= Robert Shiels =

English writer

Robert Shiels (also Shiells or Shields) (died 1753) was an English literary compiler.

==Life==
He was born in Roxburghshire around the end of the seventeenth century, and came to London as a journeyman printer. Samuel Johnson approved of him as a Jacobite, and gave him a place on the team of six helpers he used on his Dictionary.

Shiels died of consumption in May's Buildings, London, on 27 December 1753.

==Works==
Shiels was recommended to Ralph Griffiths and employed on the Lives of the Poets of Great Britain and Ireland to the time of Dean Swift (London, 5 vols. 1753), to which the name of Theophilus Cibber was attached.

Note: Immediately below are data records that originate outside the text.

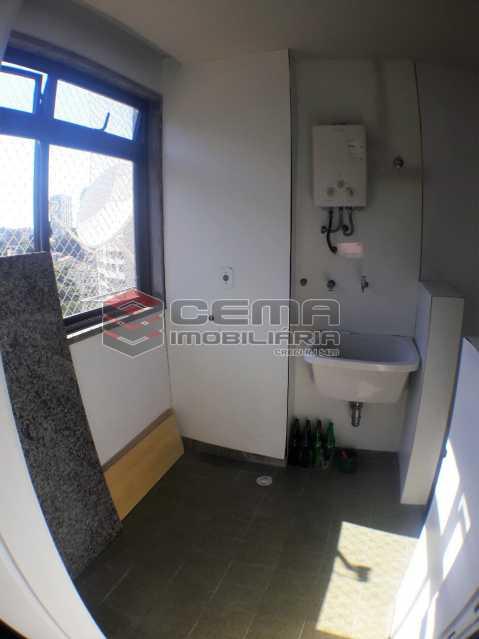 IMG-20190903-WA0016 - Apartamento 1 quarto à venda Cosme Velho, Zona Sul RJ - R$ 735.000 - LAAP12248 - 13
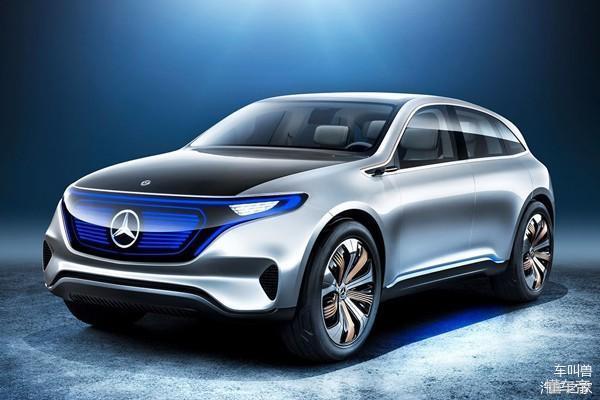 奔驰EQC确认2019年发布 配备全时电四驱 汽车殿堂
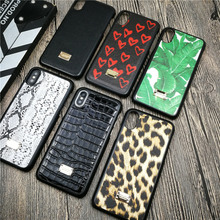 Italy Luxury case for iphone X XS MAX XR 8 7 6 6S plus hard plastic phone cover leather Business Snake Crocodile skin fundas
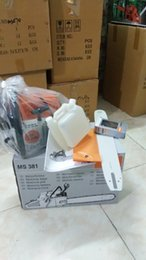 Wholesale MS381chain saw with quot bar st saw chain packing in one big box more cheaper price
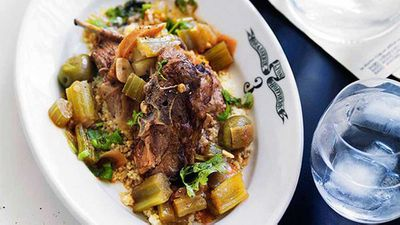 "Recipe: <a href="" http://kitchen.nine.com.au/2016/05/16/16/38/moroccan-braised-lamb-neck"" target=""_top"" draggable=""false"">Moroccan braised lamb neck</a>"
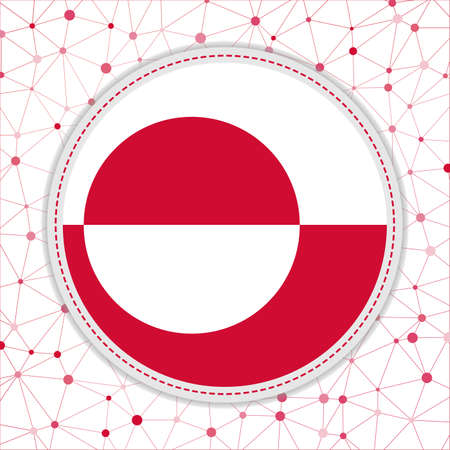 Flag of Greenland with network background. Greenland sign. Amazing vector illustration.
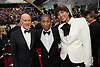 Neil Meron, Pharrell Williams and Helen Lasichanh<br /> 86TH OSCARS<br /> The Annual Academy Awards at the Dolby Theatre, Hollywood, Los Angeles<br /> Mandatory Photo Credit: &copy;Dias/Newspix International<br /> <br /> **ALL FEES PAYABLE TO: &quot;NEWSPIX INTERNATIONAL&quot;**<br /> <br /> PHOTO CREDIT MANDATORY!!: NEWSPIX INTERNATIONAL(Failure to credit will incur a surcharge of 100% of reproduction fees)<br /> <br /> IMMEDIATE CONFIRMATION OF USAGE REQUIRED:<br /> Newspix International, 31 Chinnery Hill, Bishop's Stortford, ENGLAND CM23 3PS<br /> Tel:+441279 324672  ; Fax: +441279656877<br /> Mobile:  0777568 1153<br /> e-mail: info@newspixinternational.co.uk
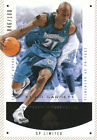 2002/2003 SP Authentic (Upper Deck) Basketball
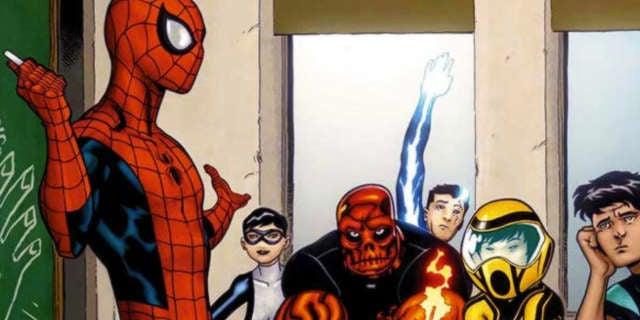 spider man teacher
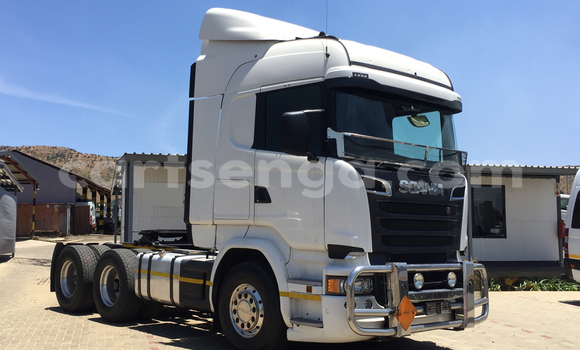 Medium with watermark 2016 scania r500 6x4 truck tractor r875000vat 2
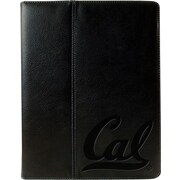 Centon Collegiate Leather Case for iPad2, University of California - Berkeley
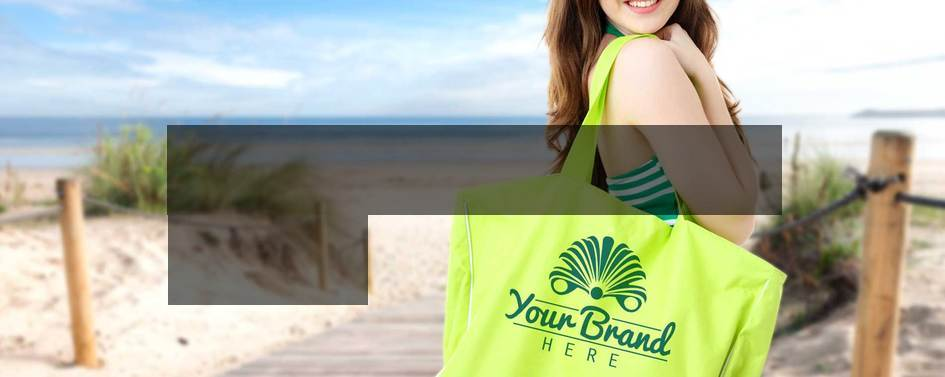 Totes Promote Your Business!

The compilation was mainly based on work of Gerard Langbaine and Giles Jacob, with the help of Thomas Coxeter's. Any fresh research used was due to Shiels, with Cibber's role being revision. The later volumes are ascribed on the title-page to Cibber ‘and other hands.’

Apart from his compilations, Shiels wrote a didactic poem on ‘Marriage’ in blank verse (London, ‘at the Dunciad in Ludgate Street,’ 1748), and another piece in praise of Johnson's ‘Irene,’ called ‘The Power of Beauty’ (printed in George Pearch's ‘Collection,’ i. 186). Shiels venerated his countryman James Thomson, on whose death he published an elegy, ‘Musidorus’ (London, 1748).